À la longue on l’entendit, pourtant, mais juste de quoi souhaiter autre chose qu’un début de roucoulement qu’il ne finissait jamais, interrompu sans cesse par son envie d’une cigarette ou d’un gâteau.

Fatiguée, à la fin, de toute la fatigue de cette foule persévérante et déçue, je priai qu’on me conduisit au harem.

Un petit garçon se chargea de me guider dans la maison. À la porte du premier étage il frappa longtemps avant d’être entendu. Le vacarme qu’on menait derrière cette porte était assourdissant. Une voix de femme se décidant à répondre, il y eut d’interminables parlementaires avant que cette femme comprît. Nul danger pour le harem. C’était une Roumîa qui voulait entrer, et non un homme.

La porte finit par s’entrebâiller. J’aperçus un œil noir qui m’examinait des pieds à la tête. Puis un bras se tendit pour m’attraper par la manche. Je compris que je n’entrerais que par cette étroite fente, problème ardu, car c’était l’époque des chapeaux grands comme des maisons, illogique couronnement des robes entravées.
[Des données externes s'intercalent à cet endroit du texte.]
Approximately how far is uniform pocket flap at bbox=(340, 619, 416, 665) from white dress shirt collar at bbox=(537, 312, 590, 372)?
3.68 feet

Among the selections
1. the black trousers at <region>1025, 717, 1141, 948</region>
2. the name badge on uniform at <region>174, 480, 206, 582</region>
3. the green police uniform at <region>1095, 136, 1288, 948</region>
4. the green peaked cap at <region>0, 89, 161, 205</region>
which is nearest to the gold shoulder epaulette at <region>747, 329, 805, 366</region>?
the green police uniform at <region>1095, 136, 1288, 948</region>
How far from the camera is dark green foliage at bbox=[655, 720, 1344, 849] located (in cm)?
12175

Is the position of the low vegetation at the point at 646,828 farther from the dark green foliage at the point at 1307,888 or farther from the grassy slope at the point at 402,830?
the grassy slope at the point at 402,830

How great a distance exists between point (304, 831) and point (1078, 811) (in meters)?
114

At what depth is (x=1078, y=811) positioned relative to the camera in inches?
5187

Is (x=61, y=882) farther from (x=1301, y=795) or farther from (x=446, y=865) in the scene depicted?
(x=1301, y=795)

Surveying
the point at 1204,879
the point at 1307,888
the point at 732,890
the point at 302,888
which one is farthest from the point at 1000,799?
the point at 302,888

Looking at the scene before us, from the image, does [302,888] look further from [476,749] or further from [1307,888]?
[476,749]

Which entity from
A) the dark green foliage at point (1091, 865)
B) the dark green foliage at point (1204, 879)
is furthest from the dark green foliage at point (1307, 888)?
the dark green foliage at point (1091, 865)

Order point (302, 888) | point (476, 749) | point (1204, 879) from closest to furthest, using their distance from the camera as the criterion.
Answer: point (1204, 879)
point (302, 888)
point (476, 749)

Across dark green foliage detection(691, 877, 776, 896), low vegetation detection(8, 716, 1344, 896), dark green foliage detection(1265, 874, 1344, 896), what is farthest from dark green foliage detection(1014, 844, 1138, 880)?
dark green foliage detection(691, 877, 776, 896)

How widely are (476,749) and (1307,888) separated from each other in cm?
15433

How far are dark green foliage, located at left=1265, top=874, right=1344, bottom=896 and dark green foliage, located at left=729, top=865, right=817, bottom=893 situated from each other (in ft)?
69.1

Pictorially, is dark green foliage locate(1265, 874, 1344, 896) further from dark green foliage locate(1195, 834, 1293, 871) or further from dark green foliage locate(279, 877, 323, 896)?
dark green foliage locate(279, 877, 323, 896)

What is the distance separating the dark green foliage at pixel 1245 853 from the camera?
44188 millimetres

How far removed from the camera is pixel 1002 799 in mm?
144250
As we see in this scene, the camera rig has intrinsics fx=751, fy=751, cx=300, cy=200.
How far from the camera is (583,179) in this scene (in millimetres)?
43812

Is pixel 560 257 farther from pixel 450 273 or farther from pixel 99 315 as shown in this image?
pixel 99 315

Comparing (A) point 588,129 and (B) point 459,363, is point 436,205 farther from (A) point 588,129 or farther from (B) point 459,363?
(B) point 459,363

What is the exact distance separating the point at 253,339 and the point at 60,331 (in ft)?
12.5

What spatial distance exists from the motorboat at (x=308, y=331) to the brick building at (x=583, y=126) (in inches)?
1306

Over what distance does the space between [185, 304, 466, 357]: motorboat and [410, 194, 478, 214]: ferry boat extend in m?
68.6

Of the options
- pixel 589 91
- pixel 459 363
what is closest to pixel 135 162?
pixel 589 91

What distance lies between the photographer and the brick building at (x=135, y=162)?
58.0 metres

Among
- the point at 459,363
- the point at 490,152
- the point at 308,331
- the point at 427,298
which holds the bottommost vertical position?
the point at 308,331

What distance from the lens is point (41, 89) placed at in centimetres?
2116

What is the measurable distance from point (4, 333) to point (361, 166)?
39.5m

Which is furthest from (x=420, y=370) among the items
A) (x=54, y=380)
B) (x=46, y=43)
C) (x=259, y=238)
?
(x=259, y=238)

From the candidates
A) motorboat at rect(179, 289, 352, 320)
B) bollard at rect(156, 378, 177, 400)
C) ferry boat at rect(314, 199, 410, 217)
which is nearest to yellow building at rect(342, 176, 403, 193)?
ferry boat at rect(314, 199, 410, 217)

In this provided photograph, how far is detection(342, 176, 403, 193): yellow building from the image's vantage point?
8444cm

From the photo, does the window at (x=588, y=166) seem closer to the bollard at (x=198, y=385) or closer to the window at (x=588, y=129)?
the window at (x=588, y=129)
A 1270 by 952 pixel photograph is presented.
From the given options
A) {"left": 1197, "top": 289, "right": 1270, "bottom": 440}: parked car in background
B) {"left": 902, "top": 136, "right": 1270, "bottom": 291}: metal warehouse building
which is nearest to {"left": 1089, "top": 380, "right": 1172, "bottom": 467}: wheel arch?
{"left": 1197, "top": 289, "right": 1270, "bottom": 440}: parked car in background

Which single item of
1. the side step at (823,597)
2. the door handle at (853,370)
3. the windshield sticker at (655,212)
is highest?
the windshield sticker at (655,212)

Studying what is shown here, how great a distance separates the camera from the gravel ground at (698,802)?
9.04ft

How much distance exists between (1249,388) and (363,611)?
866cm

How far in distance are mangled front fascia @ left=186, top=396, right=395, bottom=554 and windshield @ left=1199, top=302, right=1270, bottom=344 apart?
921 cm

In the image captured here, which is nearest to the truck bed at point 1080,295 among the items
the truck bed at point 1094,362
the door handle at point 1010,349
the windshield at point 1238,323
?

D’autres mains étant venues à la rescousse, tirée, secouée, bourlinguée, je me vis enfin dans le harem, et dangereusement environnée de cierges allumés que tenaient ces dames, et dont la cire tombait à larges gouttes sur ma robe chiffonnée et mon chapeau cabossé. Car toutes les femmes s’étaient rassemblées pour me voir de près, abandonnant la mariée, oubliant leur cérémonial.

Mon sérieux et quelques mots arabes firent vite cesser leur sabbat. Et bientôt la fête interrompue reprit son cours.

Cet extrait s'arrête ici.